= What you are asked to do =
Lines holding the string "California": copy each one from the listing below.

= Supplied material =
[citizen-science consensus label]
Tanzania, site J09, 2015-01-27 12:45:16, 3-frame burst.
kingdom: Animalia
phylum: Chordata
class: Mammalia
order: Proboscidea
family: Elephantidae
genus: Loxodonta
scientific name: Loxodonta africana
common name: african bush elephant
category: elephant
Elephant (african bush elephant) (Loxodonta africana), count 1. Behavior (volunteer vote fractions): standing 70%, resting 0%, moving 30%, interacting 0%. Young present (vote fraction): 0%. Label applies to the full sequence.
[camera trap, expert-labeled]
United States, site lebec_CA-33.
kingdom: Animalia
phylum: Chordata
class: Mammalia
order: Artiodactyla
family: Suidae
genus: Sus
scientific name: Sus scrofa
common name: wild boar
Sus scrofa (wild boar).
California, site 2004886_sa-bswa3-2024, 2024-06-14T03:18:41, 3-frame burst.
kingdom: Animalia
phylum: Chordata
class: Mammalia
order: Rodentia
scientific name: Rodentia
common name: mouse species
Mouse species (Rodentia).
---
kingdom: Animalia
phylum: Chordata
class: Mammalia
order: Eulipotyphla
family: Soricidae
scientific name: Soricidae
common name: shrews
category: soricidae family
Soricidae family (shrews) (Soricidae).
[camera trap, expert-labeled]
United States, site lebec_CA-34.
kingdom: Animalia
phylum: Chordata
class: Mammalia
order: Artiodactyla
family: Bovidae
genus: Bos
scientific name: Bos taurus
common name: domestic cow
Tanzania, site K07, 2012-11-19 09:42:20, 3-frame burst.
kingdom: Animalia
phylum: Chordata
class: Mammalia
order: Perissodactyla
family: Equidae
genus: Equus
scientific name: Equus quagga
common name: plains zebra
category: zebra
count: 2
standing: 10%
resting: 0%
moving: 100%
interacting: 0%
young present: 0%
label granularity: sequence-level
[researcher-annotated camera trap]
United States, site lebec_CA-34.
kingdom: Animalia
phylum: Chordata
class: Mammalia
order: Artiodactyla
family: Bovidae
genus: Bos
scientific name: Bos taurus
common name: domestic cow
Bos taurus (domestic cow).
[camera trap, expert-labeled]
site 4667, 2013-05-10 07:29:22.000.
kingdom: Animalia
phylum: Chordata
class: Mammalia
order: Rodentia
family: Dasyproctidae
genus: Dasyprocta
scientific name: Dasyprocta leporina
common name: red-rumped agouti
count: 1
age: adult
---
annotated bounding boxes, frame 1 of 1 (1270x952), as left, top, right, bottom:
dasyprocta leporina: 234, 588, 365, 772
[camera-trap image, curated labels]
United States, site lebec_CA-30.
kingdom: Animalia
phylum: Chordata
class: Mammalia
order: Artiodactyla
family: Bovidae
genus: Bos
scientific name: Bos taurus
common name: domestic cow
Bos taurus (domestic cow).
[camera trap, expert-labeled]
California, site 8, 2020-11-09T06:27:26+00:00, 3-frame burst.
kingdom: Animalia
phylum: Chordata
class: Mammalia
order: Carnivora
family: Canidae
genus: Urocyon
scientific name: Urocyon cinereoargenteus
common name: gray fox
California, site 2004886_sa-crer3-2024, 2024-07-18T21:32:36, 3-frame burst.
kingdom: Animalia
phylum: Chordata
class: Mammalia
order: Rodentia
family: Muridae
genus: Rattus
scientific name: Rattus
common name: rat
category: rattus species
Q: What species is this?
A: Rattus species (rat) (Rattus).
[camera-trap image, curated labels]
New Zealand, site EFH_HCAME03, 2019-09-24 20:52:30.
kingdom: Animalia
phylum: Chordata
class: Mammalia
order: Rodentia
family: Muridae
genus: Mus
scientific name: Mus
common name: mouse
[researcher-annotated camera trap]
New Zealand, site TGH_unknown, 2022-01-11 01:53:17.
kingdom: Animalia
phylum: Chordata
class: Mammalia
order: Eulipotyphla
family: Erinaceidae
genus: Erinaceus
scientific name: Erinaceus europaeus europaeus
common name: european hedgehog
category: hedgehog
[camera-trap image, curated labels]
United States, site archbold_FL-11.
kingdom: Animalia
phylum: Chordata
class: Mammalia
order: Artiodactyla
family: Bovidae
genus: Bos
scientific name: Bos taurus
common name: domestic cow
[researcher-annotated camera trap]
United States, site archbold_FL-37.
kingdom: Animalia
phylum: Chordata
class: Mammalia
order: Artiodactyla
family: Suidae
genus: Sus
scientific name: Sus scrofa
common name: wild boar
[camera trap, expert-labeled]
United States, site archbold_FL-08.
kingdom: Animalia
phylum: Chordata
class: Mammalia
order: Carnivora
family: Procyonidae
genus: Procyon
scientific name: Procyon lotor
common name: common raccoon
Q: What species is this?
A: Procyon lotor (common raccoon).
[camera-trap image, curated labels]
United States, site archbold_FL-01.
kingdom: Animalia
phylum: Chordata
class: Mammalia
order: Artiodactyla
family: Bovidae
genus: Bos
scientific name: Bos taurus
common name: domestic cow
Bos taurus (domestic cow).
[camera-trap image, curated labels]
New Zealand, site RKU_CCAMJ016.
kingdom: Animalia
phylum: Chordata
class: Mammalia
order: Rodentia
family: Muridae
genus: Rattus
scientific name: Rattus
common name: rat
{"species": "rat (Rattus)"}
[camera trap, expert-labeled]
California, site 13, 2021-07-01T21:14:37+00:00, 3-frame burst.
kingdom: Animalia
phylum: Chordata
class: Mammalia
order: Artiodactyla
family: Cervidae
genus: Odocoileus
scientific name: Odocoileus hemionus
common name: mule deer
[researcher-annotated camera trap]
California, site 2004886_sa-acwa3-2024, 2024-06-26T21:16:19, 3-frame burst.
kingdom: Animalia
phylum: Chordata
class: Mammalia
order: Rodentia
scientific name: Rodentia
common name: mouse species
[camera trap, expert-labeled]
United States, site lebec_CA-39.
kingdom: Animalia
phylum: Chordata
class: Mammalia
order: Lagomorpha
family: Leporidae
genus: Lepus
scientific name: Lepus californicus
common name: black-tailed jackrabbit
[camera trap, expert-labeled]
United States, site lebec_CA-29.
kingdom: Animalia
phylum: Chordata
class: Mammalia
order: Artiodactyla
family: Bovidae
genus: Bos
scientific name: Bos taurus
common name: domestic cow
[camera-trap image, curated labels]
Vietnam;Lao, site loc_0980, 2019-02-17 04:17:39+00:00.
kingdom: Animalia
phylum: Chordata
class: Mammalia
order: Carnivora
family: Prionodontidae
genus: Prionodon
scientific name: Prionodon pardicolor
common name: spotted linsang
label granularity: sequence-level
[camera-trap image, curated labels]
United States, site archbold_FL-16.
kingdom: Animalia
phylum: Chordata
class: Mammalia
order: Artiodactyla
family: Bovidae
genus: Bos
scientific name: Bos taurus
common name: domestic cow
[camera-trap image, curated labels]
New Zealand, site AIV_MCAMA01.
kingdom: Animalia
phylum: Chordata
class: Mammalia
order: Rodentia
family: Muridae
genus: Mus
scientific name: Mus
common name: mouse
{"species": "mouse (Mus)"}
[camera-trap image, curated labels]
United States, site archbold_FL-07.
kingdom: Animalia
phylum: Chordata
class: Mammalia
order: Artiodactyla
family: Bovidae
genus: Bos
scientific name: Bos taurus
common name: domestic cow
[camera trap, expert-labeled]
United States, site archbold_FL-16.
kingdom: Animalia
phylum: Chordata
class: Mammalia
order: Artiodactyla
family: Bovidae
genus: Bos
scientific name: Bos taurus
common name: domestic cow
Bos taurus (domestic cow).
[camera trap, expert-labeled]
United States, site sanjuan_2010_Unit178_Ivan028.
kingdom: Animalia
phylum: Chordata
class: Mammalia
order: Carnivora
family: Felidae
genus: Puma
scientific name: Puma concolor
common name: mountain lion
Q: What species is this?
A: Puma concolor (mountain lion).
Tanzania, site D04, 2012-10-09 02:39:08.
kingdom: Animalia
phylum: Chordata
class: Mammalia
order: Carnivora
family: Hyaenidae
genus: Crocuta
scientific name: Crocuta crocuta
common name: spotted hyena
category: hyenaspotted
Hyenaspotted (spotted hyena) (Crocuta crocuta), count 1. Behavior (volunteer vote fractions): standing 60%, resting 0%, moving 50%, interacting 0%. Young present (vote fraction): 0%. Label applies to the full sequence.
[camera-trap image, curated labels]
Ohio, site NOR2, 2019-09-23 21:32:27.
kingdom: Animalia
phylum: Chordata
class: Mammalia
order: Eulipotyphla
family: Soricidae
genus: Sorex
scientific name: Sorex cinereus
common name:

= Answer section =
California, site 2004886_sa-bswa3-2024, 2024-06-14T03:18:41, 3-frame burst.
California, site 8, 2020-11-09T06:27:26+00:00, 3-frame burst.
California, site 2004886_sa-crer3-2024, 2024-07-18T21:32:36, 3-frame burst.
California, site 13, 2021-07-01T21:14:37+00:00, 3-frame burst.
California, site 2004886_sa-acwa3-2024, 2024-06-26T21:16:19, 3-frame burst.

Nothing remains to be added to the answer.